Set down exactly the lines from the one containing "How far is tree" through the last line of the records below, both included, and nothing else.

--- Start ---

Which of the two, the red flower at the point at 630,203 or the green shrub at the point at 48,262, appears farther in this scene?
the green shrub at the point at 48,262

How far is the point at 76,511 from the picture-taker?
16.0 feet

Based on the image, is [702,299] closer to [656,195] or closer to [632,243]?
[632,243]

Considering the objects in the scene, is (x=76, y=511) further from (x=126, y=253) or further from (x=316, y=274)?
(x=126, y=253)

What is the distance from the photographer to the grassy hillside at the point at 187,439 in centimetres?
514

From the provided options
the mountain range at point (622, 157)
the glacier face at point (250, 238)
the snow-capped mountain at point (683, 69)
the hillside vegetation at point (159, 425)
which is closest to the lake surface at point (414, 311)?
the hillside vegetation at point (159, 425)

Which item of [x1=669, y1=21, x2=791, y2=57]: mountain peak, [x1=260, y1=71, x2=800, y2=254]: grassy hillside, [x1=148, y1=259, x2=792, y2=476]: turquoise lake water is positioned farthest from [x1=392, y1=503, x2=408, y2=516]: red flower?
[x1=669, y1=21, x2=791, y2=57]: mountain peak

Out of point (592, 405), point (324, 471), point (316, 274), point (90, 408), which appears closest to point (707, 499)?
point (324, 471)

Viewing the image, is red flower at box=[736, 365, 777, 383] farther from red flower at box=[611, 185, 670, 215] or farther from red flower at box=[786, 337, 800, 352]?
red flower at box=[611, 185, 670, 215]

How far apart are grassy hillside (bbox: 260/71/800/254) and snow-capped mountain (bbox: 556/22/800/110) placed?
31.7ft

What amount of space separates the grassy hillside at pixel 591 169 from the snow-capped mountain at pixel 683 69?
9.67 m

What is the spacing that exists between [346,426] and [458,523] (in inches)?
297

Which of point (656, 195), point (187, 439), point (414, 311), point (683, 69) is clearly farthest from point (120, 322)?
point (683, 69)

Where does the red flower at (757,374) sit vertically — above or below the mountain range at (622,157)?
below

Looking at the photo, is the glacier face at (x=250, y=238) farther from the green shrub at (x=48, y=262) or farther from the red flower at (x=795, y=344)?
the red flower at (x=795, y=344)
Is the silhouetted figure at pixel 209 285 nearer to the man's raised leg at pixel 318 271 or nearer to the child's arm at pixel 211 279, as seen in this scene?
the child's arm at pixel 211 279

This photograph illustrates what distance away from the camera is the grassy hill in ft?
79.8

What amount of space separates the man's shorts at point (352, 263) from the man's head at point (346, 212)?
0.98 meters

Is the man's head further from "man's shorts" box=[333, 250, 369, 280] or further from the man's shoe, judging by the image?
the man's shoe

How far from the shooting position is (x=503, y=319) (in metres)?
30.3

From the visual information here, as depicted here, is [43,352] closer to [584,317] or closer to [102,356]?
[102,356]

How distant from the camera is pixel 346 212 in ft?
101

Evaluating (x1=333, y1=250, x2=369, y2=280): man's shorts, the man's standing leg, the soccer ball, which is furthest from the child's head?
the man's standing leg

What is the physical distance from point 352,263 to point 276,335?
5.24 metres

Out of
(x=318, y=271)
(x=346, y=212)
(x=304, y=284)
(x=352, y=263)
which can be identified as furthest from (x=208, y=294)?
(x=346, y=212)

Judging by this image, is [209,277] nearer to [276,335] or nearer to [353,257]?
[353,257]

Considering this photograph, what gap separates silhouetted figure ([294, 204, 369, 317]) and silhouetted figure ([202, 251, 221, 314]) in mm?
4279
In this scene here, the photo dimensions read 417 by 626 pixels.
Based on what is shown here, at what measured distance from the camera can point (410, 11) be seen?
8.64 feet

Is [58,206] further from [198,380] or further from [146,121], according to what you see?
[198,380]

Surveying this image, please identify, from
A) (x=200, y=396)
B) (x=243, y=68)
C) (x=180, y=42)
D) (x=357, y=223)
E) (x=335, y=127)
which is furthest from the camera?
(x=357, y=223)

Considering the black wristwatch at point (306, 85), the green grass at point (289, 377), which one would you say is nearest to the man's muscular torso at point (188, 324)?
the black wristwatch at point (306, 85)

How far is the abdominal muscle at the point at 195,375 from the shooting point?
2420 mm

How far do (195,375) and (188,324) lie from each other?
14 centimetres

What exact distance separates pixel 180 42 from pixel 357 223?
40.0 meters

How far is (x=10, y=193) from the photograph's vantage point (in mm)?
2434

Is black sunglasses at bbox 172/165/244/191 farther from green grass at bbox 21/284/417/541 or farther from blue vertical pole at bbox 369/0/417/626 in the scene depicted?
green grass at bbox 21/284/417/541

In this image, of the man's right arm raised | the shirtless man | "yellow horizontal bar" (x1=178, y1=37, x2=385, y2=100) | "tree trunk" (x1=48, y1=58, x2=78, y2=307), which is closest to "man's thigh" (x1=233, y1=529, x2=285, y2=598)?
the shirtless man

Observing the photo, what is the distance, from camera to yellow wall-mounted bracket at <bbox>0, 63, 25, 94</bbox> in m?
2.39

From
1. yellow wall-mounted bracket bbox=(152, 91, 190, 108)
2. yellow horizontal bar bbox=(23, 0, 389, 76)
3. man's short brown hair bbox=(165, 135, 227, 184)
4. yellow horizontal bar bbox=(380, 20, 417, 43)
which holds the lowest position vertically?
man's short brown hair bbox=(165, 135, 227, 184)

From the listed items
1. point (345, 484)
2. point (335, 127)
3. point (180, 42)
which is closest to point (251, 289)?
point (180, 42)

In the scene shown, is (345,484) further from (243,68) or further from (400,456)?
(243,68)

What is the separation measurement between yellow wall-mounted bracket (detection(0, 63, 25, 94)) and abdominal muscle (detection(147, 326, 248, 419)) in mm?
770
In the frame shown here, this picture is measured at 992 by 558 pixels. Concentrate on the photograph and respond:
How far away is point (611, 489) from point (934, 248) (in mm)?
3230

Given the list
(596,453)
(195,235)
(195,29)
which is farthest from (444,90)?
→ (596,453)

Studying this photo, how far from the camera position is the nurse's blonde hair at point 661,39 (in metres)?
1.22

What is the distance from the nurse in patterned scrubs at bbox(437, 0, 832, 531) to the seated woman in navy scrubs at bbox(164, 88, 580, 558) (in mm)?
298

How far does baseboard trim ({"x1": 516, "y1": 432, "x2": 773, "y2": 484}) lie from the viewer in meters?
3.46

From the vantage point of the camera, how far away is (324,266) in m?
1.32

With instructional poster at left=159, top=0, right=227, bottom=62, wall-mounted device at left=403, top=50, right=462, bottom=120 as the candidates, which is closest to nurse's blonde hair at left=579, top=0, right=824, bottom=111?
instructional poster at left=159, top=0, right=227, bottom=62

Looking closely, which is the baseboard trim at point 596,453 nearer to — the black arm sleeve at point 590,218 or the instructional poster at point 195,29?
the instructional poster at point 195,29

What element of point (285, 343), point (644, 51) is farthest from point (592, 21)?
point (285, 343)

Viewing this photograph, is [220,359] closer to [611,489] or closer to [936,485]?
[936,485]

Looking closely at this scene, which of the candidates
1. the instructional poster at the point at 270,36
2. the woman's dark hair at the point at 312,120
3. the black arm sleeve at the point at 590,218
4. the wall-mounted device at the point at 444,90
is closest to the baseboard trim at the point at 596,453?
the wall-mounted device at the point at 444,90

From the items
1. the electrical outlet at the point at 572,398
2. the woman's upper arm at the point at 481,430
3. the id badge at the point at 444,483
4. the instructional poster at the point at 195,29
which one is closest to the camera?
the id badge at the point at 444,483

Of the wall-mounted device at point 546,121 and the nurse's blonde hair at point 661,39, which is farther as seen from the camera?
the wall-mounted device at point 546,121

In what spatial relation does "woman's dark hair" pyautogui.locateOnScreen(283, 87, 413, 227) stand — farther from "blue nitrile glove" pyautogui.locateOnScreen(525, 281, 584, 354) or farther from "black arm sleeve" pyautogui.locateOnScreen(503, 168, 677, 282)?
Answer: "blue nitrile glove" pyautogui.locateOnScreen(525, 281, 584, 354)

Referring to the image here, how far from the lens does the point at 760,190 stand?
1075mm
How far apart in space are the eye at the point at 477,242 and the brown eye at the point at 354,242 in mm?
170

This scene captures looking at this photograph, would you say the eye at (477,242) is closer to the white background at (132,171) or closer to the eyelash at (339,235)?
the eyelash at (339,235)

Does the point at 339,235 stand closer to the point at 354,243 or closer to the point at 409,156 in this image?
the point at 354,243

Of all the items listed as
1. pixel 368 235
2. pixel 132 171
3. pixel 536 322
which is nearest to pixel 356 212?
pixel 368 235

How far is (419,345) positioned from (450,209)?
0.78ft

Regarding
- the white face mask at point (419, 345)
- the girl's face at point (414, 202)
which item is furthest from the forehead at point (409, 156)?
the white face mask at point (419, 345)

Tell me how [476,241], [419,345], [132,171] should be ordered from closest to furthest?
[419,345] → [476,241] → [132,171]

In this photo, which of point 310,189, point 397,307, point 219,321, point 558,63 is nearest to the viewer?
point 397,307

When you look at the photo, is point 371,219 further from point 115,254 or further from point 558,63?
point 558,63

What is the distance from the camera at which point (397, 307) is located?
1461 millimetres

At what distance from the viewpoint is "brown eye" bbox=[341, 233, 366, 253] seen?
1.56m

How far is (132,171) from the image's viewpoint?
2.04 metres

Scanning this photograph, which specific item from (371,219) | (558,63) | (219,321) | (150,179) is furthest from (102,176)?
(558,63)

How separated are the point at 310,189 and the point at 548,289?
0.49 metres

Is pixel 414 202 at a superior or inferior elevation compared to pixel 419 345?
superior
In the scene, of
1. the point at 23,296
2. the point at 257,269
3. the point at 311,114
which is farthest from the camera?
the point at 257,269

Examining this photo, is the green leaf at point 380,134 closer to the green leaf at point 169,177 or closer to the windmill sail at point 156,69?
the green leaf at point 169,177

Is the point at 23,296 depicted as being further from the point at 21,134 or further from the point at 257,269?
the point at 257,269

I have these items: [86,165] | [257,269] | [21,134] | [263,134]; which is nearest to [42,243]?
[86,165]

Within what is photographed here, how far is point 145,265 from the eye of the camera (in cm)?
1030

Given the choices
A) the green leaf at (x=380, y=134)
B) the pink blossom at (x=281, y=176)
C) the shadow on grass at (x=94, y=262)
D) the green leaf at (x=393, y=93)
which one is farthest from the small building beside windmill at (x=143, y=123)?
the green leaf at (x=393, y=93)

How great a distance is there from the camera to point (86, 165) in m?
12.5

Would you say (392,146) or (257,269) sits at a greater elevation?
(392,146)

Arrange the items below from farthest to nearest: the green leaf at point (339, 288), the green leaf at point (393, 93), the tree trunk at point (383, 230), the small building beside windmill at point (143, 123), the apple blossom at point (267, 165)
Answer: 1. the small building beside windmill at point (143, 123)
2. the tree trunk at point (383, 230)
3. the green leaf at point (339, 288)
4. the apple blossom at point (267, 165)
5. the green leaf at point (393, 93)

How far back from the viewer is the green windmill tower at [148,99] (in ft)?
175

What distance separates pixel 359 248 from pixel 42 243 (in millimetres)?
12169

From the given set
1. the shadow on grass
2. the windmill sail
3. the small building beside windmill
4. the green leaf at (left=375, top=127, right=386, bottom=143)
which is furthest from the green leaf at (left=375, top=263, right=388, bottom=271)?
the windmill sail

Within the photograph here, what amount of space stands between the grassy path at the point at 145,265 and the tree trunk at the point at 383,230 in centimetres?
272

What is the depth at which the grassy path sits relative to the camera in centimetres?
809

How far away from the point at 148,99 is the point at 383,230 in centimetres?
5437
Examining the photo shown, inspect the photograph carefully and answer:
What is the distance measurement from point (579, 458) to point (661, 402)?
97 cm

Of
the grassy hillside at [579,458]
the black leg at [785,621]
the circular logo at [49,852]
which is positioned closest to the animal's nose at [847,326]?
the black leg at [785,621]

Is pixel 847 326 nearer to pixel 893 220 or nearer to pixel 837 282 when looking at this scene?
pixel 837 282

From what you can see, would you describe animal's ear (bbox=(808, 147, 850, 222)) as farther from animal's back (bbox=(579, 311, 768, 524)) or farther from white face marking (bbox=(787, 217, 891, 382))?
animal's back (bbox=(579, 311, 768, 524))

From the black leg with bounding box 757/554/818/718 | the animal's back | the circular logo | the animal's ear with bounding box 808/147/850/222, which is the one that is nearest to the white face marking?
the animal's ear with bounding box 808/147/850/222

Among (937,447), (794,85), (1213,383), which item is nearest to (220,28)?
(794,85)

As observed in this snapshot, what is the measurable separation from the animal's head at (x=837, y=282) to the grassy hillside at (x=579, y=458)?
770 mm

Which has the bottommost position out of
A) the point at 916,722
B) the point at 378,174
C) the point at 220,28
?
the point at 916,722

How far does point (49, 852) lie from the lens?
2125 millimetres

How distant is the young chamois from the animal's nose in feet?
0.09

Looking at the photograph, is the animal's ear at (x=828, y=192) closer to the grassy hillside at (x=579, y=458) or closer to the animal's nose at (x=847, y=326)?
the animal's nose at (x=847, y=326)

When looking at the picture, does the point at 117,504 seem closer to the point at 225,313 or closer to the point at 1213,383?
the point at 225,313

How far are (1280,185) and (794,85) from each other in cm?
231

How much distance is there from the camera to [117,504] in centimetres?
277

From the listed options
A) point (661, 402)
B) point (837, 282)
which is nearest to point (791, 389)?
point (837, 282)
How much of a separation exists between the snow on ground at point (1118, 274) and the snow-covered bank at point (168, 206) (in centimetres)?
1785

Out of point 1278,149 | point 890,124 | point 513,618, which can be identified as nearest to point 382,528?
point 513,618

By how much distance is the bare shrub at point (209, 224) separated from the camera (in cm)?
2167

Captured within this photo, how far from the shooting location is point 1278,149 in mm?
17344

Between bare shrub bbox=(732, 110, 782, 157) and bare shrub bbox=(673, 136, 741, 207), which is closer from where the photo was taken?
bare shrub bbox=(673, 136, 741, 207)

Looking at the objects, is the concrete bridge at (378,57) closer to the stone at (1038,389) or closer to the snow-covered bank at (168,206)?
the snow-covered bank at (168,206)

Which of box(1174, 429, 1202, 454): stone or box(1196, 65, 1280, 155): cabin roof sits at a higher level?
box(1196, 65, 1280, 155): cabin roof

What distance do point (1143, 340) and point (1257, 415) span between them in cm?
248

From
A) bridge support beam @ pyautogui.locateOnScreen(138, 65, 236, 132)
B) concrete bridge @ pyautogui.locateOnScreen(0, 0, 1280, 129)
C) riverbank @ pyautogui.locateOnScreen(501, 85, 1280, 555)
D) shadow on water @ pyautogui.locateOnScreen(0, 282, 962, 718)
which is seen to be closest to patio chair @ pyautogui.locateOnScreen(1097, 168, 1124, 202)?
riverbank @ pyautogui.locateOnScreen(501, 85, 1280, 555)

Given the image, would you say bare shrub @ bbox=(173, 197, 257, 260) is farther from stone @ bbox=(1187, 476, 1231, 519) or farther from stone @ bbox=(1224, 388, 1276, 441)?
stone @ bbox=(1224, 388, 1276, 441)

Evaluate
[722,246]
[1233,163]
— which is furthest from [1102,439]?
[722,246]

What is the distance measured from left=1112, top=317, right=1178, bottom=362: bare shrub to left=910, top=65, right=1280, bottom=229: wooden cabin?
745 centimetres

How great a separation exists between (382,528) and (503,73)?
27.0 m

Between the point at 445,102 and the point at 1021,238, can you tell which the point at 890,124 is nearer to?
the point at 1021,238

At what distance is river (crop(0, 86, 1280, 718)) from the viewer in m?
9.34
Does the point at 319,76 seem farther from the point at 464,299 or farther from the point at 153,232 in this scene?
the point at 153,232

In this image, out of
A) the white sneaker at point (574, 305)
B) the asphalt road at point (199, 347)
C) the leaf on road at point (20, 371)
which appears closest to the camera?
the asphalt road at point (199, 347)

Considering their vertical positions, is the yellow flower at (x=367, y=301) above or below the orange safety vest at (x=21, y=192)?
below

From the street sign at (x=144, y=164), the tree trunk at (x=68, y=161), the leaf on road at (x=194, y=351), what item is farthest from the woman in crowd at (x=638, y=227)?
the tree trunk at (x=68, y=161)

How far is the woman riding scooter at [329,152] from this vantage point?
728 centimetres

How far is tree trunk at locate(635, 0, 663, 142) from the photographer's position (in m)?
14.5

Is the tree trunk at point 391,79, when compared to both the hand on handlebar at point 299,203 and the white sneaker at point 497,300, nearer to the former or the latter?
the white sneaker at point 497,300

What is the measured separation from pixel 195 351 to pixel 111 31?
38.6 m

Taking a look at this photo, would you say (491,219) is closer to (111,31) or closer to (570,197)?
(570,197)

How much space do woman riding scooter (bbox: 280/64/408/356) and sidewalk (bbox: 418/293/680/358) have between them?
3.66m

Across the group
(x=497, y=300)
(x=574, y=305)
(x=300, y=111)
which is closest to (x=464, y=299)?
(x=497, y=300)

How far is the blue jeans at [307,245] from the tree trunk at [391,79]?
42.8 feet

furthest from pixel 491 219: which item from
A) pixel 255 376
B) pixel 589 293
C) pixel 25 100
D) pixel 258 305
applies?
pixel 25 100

--- End ---

• RESPONSE:
How far is tree trunk at locate(635, 0, 663, 142) from the photographer's position (in m)?
14.5

Is the tree trunk at point 391,79, when compared to both the hand on handlebar at point 299,203 and the white sneaker at point 497,300, nearer to the former or the latter?
the white sneaker at point 497,300

What is the measured separation from pixel 195 351 to pixel 111 31?
38.6 m

Taking a look at this photo, would you say (491,219) is closer to (111,31) or closer to (570,197)?
(570,197)

How much space do woman riding scooter (bbox: 280/64/408/356) and sidewalk (bbox: 418/293/680/358) have between them?
3.66m

Across the group
(x=497, y=300)
(x=574, y=305)
(x=300, y=111)
which is closest to (x=464, y=299)?
(x=497, y=300)

How far is the blue jeans at [307,245] from the tree trunk at [391,79]?
42.8 feet

furthest from pixel 491 219: which item from
A) pixel 255 376
B) pixel 589 293
C) pixel 25 100
D) pixel 258 305
applies?
pixel 25 100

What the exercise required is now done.